**Activity:** Would you write out all of the records that follow, exactly as they stand?

**Task material:**
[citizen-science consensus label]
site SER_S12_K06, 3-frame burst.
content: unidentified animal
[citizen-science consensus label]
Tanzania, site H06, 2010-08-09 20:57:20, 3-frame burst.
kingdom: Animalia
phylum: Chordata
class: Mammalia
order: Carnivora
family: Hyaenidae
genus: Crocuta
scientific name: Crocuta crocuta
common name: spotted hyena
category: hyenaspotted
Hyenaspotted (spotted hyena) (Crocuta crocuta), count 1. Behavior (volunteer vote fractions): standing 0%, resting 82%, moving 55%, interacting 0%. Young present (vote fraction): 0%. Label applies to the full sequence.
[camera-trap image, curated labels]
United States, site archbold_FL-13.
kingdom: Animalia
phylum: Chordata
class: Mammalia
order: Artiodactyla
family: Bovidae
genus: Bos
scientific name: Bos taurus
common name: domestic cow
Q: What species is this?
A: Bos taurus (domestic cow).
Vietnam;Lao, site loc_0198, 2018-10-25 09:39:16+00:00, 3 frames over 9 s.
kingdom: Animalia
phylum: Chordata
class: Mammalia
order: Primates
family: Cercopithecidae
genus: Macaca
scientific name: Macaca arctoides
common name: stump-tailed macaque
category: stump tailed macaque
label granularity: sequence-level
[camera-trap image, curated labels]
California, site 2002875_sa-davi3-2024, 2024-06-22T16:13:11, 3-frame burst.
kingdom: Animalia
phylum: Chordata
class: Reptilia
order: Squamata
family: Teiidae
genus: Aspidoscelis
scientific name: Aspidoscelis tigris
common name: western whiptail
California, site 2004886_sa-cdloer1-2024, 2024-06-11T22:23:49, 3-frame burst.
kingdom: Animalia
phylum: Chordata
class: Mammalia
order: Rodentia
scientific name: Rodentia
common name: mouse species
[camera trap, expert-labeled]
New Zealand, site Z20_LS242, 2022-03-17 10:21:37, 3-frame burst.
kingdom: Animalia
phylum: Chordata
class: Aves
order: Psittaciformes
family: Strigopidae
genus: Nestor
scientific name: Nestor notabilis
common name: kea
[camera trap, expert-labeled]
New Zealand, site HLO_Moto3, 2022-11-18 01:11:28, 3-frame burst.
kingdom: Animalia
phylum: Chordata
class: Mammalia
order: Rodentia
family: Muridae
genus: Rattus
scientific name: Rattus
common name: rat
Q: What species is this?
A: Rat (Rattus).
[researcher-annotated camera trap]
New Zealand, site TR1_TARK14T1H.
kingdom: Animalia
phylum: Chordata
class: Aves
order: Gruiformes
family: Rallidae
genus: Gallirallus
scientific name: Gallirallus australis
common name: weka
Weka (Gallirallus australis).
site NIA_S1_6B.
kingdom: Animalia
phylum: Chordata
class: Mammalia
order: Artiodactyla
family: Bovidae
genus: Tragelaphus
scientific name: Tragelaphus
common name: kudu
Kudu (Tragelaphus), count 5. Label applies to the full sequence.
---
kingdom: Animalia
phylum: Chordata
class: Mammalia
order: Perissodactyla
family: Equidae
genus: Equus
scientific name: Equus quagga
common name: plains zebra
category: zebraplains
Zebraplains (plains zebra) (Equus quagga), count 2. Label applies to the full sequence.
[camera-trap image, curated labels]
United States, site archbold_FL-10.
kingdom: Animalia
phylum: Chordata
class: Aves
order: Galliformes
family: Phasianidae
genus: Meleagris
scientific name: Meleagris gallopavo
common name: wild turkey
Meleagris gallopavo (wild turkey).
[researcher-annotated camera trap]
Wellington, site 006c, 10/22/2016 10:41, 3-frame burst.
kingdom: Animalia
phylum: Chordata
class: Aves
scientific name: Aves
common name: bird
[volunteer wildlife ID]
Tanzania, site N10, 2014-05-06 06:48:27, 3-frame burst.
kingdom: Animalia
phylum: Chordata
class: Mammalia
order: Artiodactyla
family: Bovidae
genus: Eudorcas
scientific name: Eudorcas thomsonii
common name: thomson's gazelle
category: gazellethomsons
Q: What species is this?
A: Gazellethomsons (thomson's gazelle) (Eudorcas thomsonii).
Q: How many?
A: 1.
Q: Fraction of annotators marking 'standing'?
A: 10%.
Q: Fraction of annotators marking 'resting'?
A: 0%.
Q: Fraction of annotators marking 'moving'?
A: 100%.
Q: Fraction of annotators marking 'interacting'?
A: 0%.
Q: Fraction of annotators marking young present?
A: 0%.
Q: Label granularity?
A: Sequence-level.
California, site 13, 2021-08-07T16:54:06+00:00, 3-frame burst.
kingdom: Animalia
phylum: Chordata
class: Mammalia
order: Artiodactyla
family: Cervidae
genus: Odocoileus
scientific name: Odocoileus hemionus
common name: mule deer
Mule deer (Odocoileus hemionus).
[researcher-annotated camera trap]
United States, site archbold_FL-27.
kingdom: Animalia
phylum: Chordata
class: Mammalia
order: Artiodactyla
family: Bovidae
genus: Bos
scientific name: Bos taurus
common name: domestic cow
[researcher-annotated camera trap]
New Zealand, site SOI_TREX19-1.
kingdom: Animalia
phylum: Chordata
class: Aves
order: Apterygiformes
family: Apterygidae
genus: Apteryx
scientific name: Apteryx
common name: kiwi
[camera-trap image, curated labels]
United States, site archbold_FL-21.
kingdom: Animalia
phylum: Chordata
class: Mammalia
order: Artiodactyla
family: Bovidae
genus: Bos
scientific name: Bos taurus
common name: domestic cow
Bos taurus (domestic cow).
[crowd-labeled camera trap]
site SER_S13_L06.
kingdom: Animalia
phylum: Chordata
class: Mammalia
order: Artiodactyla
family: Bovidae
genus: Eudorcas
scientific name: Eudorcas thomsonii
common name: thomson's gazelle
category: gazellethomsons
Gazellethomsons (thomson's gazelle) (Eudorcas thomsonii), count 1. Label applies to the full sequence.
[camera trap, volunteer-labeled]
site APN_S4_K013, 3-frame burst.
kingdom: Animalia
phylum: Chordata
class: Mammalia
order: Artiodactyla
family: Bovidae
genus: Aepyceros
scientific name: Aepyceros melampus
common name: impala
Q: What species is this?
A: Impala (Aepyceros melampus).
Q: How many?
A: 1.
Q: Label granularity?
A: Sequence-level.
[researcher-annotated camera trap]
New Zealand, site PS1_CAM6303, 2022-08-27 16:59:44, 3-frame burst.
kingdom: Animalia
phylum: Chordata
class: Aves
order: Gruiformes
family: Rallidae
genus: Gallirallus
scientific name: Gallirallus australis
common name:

**Result of this task:**
[citizen-science consensus label]
site SER_S12_K06, 3-frame burst.
content: unidentified animal
[citizen-science consensus label]
Tanzania, site H06, 2010-08-09 20:57:20, 3-frame burst.
kingdom: Animalia
phylum: Chordata
class: Mammalia
order: Carnivora
family: Hyaenidae
genus: Crocuta
scientific name: Crocuta crocuta
common name: spotted hyena
category: hyenaspotted
Hyenaspotted (spotted hyena) (Crocuta crocuta), count 1. Behavior (volunteer vote fractions): standing 0%, resting 82%, moving 55%, interacting 0%. Young present (vote fraction): 0%. Label applies to the full sequence.
[camera-trap image, curated labels]
United States, site archbold_FL-13.
kingdom: Animalia
phylum: Chordata
class: Mammalia
order: Artiodactyla
family: Bovidae
genus: Bos
scientific name: Bos taurus
common name: domestic cow
Q: What species is this?
A: Bos taurus (domestic cow).
Vietnam;Lao, site loc_0198, 2018-10-25 09:39:16+00:00, 3 frames over 9 s.
kingdom: Animalia
phylum: Chordata
class: Mammalia
order: Primates
family: Cercopithecidae
genus: Macaca
scientific name: Macaca arctoides
common name: stump-tailed macaque
category: stump tailed macaque
label granularity: sequence-level
[camera-trap image, curated labels]
California, site 2002875_sa-davi3-2024, 2024-06-22T16:13:11, 3-frame burst.
kingdom: Animalia
phylum: Chordata
class: Reptilia
order: Squamata
family: Teiidae
genus: Aspidoscelis
scientific name: Aspidoscelis tigris
common name: western whiptail
California, site 2004886_sa-cdloer1-2024, 2024-06-11T22:23:49, 3-frame burst.
kingdom: Animalia
phylum: Chordata
class: Mammalia
order: Rodentia
scientific name: Rodentia
common name: mouse species
[camera trap, expert-labeled]
New Zealand, site Z20_LS242, 2022-03-17 10:21:37, 3-frame burst.
kingdom: Animalia
phylum: Chordata
class: Aves
order: Psittaciformes
family: Strigopidae
genus: Nestor
scientific name: Nestor notabilis
common name: kea
[camera trap, expert-labeled]
New Zealand, site HLO_Moto3, 2022-11-18 01:11:28, 3-frame burst.
kingdom: Animalia
phylum: Chordata
class: Mammalia
order: Rodentia
family: Muridae
genus: Rattus
scientific name: Rattus
common name: rat
Q: What species is this?
A: Rat (Rattus).
[researcher-annotated camera trap]
New Zealand, site TR1_TARK14T1H.
kingdom: Animalia
phylum: Chordata
class: Aves
order: Gruiformes
family: Rallidae
genus: Gallirallus
scientific name: Gallirallus australis
common name: weka
Weka (Gallirallus australis).
site NIA_S1_6B.
kingdom: Animalia
phylum: Chordata
class: Mammalia
order: Artiodactyla
family: Bovidae
genus: Tragelaphus
scientific name: Tragelaphus
common name: kudu
Kudu (Tragelaphus), count 5. Label applies to the full sequence.
---
kingdom: Animalia
phylum: Chordata
class: Mammalia
order: Perissodactyla
family: Equidae
genus: Equus
scientific name: Equus quagga
common name: plains zebra
category: zebraplains
Zebraplains (plains zebra) (Equus quagga), count 2. Label applies to the full sequence.
[camera-trap image, curated labels]
United States, site archbold_FL-10.
kingdom: Animalia
phylum: Chordata
class: Aves
order: Galliformes
family: Phasianidae
genus: Meleagris
scientific name: Meleagris gallopavo
common name: wild turkey
Meleagris gallopavo (wild turkey).
[researcher-annotated camera trap]
Wellington, site 006c, 10/22/2016 10:41, 3-frame burst.
kingdom: Animalia
phylum: Chordata
class: Aves
scientific name: Aves
common name: bird
[volunteer wildlife ID]
Tanzania, site N10, 2014-05-06 06:48:27, 3-frame burst.
kingdom: Animalia
phylum: Chordata
class: Mammalia
order: Artiodactyla
family: Bovidae
genus: Eudorcas
scientific name: Eudorcas thomsonii
common name: thomson's gazelle
category: gazellethomsons
Q: What species is this?
A: Gazellethomsons (thomson's gazelle) (Eudorcas thomsonii).
Q: How many?
A: 1.
Q: Fraction of annotators marking 'standing'?
A: 10%.
Q: Fraction of annotators marking 'resting'?
A: 0%.
Q: Fraction of annotators marking 'moving'?
A: 100%.
Q: Fraction of annotators marking 'interacting'?
A: 0%.
Q: Fraction of annotators marking young present?
A: 0%.
Q: Label granularity?
A: Sequence-level.
California, site 13, 2021-08-07T16:54:06+00:00, 3-frame burst.
kingdom: Animalia
phylum: Chordata
class: Mammalia
order: Artiodactyla
family: Cervidae
genus: Odocoileus
scientific name: Odocoileus hemionus
common name: mule deer
Mule deer (Odocoileus hemionus).
[researcher-annotated camera trap]
United States, site archbold_FL-27.
kingdom: Animalia
phylum: Chordata
class: Mammalia
order: Artiodactyla
family: Bovidae
genus: Bos
scientific name: Bos taurus
common name: domestic cow
[researcher-annotated camera trap]
New Zealand, site SOI_TREX19-1.
kingdom: Animalia
phylum: Chordata
class: Aves
order: Apterygiformes
family: Apterygidae
genus: Apteryx
scientific name: Apteryx
common name: kiwi
[camera-trap image, curated labels]
United States, site archbold_FL-21.
kingdom: Animalia
phylum: Chordata
class: Mammalia
order: Artiodactyla
family: Bovidae
genus: Bos
scientific name: Bos taurus
common name: domestic cow
Bos taurus (domestic cow).
[crowd-labeled camera trap]
site SER_S13_L06.
kingdom: Animalia
phylum: Chordata
class: Mammalia
order: Artiodactyla
family: Bovidae
genus: Eudorcas
scientific name: Eudorcas thomsonii
common name: thomson's gazelle
category: gazellethomsons
Gazellethomsons (thomson's gazelle) (Eudorcas thomsonii), count 1. Label applies to the full sequence.
[camera trap, volunteer-labeled]
site APN_S4_K013, 3-frame burst.
kingdom: Animalia
phylum: Chordata
class: Mammalia
order: Artiodactyla
family: Bovidae
genus: Aepyceros
scientific name: Aepyceros melampus
common name: impala
Q: What species is this?
A: Impala (Aepyceros melampus).
Q: How many?
A: 1.
Q: Label granularity?
A: Sequence-level.
[researcher-annotated camera trap]
New Zealand, site PS1_CAM6303, 2022-08-27 16:59:44, 3-frame burst.
kingdom: Animalia
phylum: Chordata
class: Aves
order: Gruiformes
family: Rallidae
genus: Gallirallus
scientific name: Gallirallus australis
common name:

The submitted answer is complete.